緊急避難時に命を危険にさらす乗客続出…航空業界、罰金も検討
緊急時の航空機避難において、乗客がスマートフォンでの撮影や手荷物の回収に固執し、避難を遅らせる危険な行動が頻発している。航空業界関係者は、罰金を導入することも視野に入れていると示唆し、早急な対策が求められている。
90秒以内の避難を阻む手荷物問題
航空機は、緊急時に90秒以内に全乗客が避難できるよう設計されている。しかし、手荷物を回収しようとする乗客が避難経路を塞ぎ、非常口や通路を妨害する事例が多発している。さらに、手荷物が非常用スライドに損傷を与えたり、負傷者を生じさせる可能性も指摘されている。国際航空運送協会(IATA)は、安全キャンペーン「命を救え、バッグではない」を開始し、乗客に対して手荷物を置いて避難するよう強く呼びかけている。

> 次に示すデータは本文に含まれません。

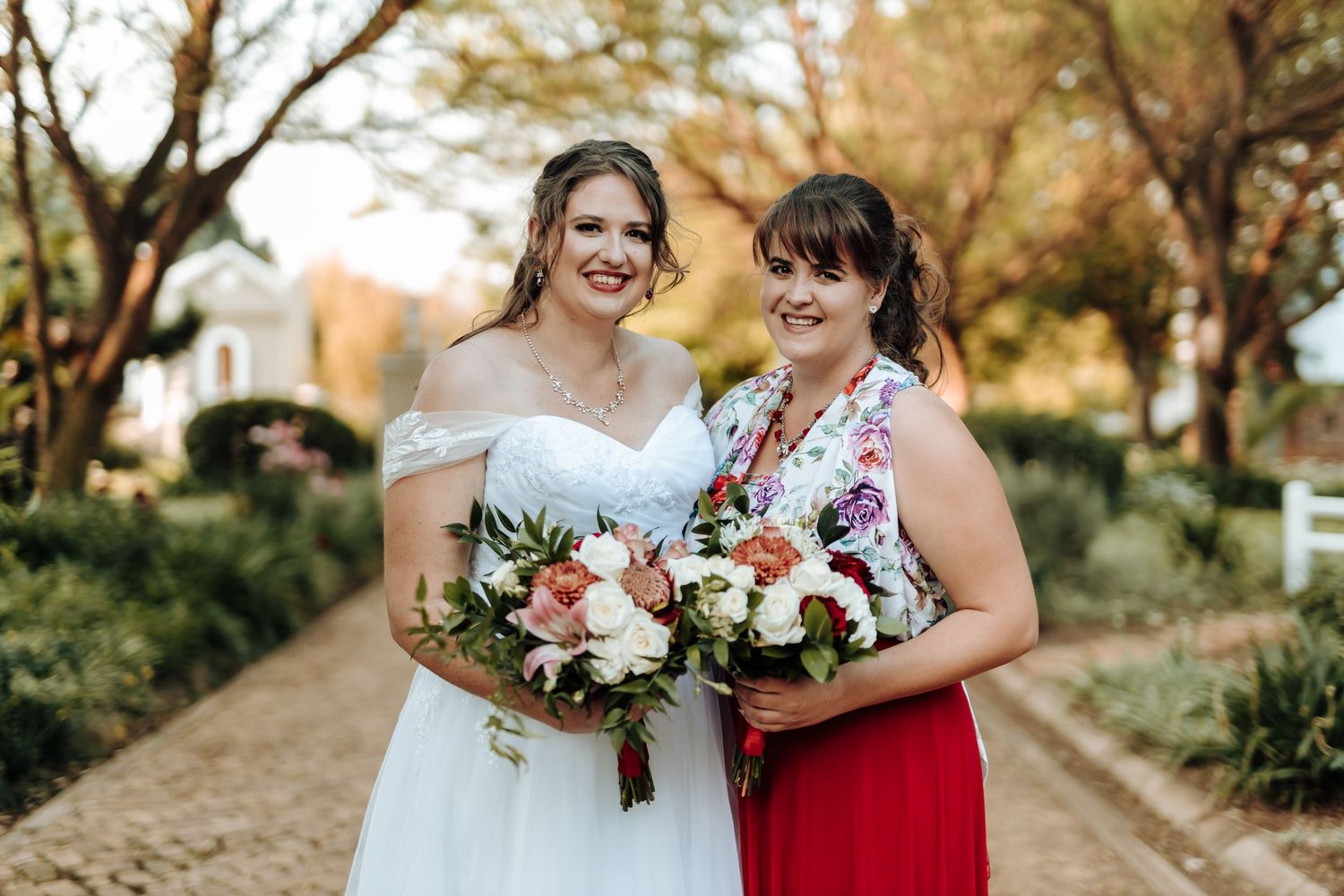 Wedding party members in red and white dresses pose with floral bouquets on brick pathway.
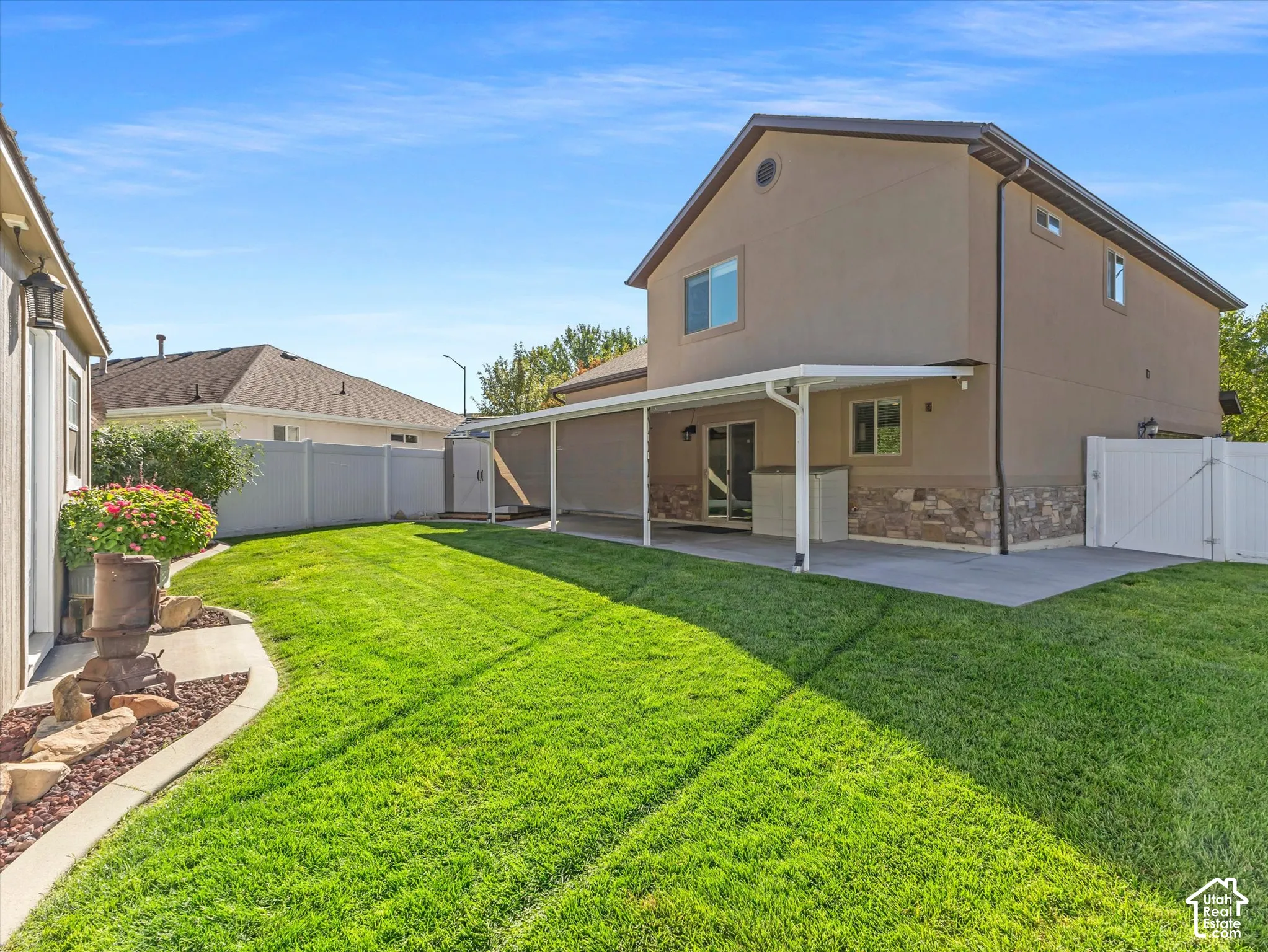 Expansive backyard featuring a covered patio, manicured lawn, and privacy fencing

IATAのニック・ケアレン最高執行責任者によると、乗客の約4割が手荷物を置いて避難するという義務を知らないという調査結果が出ている。「このメッセージを徹底的に周知する必要がある」とケアレン氏は強調。罰金導入についても、「実現可能であれば検討する価値がある」と述べている。

Faaも警告、乗務員の苦悩
米連邦航空局(FAA)も、緊急時に乗務員の指示に従わない乗客が増加していると警告している。ブライアン・ベッドフォード事務局長は、「緊急時には、迅速な行動と指示への絶対的な服従が不可欠だ。乗客は手荷物をすべて置いて避難しなければならない」と強く訴えている。
一方で、専門家は、緊急時の「闘争・逃走」反応が、乗客が手荷物を持ち出そうとする行動の背景にある可能性を指摘している。TikTok世代の乗客の中には、緊急事態の映像から利益を得ようとする動きも見られるという。西南航空のラケル・ラウダーミルク安全管理部長は、「乗客に直接的に指示し、行動を強要する必要がある。これは難しいが、我々が取り組むべき課題だ」と語る。

過去の痛ましい教訓と今後の対策
IATAのウィリー・ウォルシュ事務総長は、1985年のマンチェスター空港事故を振り返り、「航空機からの避難は、軽々しく決定されるものではない。避難が発生した場合は、躊躇なく脱出するべきだ」と強調した。しかし、IATAの動物キャラクターを起用した安全キャンペーンが、乗客の意識を変えることができるかどうかは不透明だ。ラウダーミルク氏は、「顧客を失うわけにはいかない。死体の映像を見せることなく、現実を伝える方法を見つけなければならない」と苦悩している。
手荷物よりも命を優先すること。航空業界は、罰金導入や手荷物収納ボックスの自動ロックなど、より強硬な対策を検討する必要があるだろう。しかし、最も重要なのは、乗客一人ひとりの意識改革だ。緊急時には、冷静さを保ち、乗務員の指示に従い、手荷物を置いて避難することが、自身の命を守るための唯一の方法であることを、強く認識すべきである。